- _SUPPLIED PASSAGE_
Monday Movie Musings: The Zero Theorem (2014)

My favorite thing about Terry Gilliam movies is the sense of clutter, the oddity of the world yet no one seems to recognize the absurd.

In The Zero Theorem, you could argue that Qohen Leth recognizes it, but that's because he's such an outsider that he doesn't even refer to himself in the singular. He lives a monastic life, as much as he can when working for the mega-corporation Mancom. His entire existence revolves around a phone call that might give his life meaning, to the exclusion of all else. In an effort to work from home, Qohen catches the attention of management and is given a special job: to prove the Zero Theorem.

One thing I definitely took away from this movie is that this is almost an inversion of Brazil. They are similar in that it's a world built around numbers, absurdity, and work, but Qohen Leth and Sam Lowry are characters on different sides of the same coin. Whereas Sam is out for love and to follow his dreams, Qohen feels nothing and is only focused on finding his meaning in life - love is only an obstacle, connections are only an obstacle. Still, both are forced into more extreme levels in their respective worlds in order to achieve their goals.

Where Gilliam really shines is in world design - the aesthetic is all encompassing. We've got a party where everyone is dancing to their own music, listening on headphones to their tablets and phones. We've got people cycling as a part of their job as they essentially play video games that complete formulas. Everyone's dressed in garish clothes while ads target them, including an awesome one for the Church of Batman, the Redeemer.

- _GIVEN RECORDS_
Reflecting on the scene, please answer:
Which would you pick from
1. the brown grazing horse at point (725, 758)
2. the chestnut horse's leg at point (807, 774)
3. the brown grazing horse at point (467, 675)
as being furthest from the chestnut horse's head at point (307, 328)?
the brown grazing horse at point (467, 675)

--

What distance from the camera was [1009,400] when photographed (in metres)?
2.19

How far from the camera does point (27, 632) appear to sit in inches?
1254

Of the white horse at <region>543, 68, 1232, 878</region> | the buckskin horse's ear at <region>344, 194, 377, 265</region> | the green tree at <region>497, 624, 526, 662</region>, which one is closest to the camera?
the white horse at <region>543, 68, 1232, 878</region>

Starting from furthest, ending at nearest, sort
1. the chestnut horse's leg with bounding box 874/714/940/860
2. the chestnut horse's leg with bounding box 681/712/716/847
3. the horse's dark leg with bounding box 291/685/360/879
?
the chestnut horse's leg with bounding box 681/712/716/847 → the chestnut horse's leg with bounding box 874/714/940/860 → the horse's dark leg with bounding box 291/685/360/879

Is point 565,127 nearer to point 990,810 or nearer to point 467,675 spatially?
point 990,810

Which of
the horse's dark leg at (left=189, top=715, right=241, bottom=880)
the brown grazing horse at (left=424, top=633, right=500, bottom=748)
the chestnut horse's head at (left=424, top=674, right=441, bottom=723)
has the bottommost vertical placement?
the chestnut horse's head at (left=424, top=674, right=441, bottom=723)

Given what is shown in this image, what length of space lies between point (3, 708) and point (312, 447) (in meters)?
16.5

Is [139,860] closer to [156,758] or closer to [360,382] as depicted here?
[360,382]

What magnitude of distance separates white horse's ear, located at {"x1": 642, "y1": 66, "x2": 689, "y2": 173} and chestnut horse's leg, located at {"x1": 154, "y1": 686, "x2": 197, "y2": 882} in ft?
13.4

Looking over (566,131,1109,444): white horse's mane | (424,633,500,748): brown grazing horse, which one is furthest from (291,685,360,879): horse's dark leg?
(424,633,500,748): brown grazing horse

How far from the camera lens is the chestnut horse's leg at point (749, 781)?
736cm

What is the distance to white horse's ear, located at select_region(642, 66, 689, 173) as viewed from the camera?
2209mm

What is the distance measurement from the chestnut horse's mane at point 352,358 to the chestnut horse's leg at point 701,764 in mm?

* * *

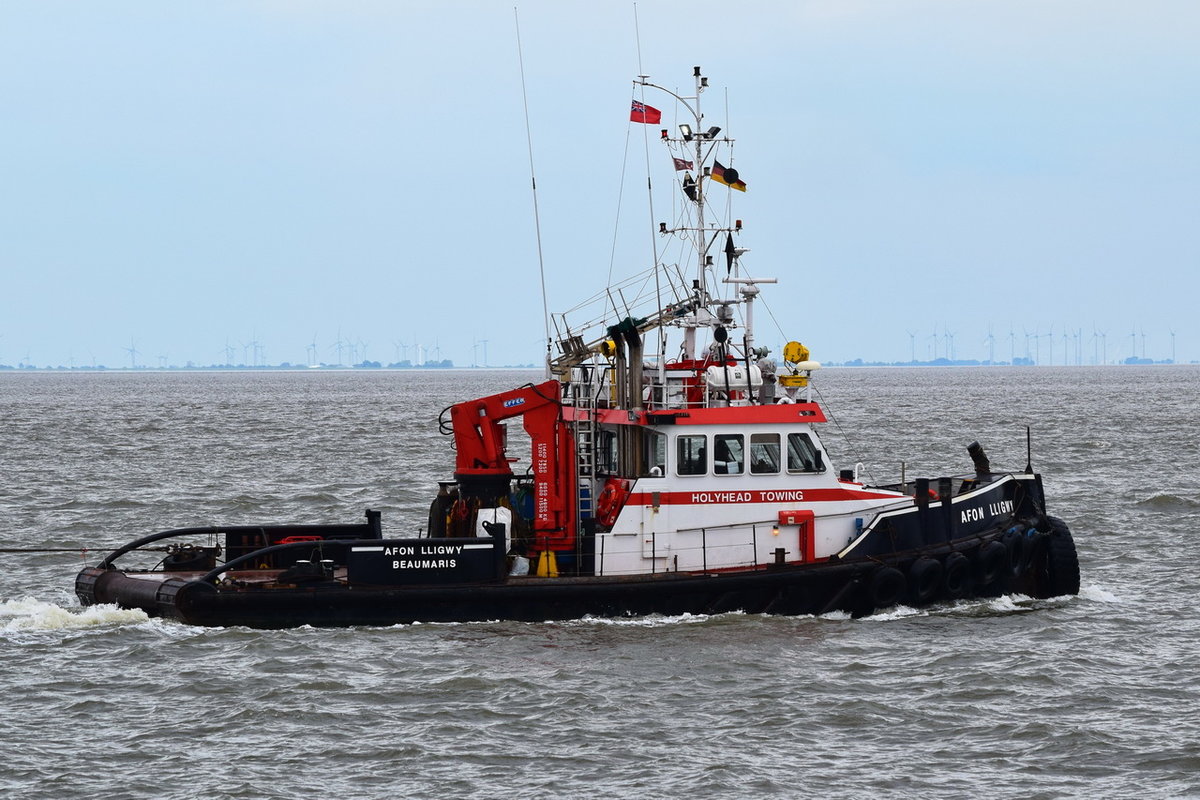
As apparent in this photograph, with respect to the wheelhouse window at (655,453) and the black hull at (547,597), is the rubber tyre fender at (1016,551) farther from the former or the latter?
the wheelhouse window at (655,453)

- _THINGS TO DO_
[A] Using the Zero Theorem review, decide whether each statement agrees with it. Answer yes or no for each and quote the words that decide it.
(i) Qohen Leth works for Mancom.
(ii) Qohen is out for love and to follow his dreams.
(iii) At the party, everyone dances to the same music.
[B] Answer these questions from the Zero Theorem review.
(i) What special job is Qohen given?
(ii) Which film does the reviewer call almost an inversion of this one?
(iii) What does the ad the reviewer calls awesome advertise?
[C] List every thing that, according to the Zero Theorem review, the world shared by this film and Brazil is built around.

- _EXPECTED ANSWERS_
[A]
(i) Yes: "working for the mega-corporation Mancom"
(ii) No: "Whereas Sam is out for love and to follow his dreams, Qohen feels nothing"
(iii) No: "everyone is dancing to their own music"

[B]
(i) To prove the Zero Theorem.
(ii) Brazil.
(iii) The Church of Batman, the Redeemer.

[C] Numbers, absurdity, work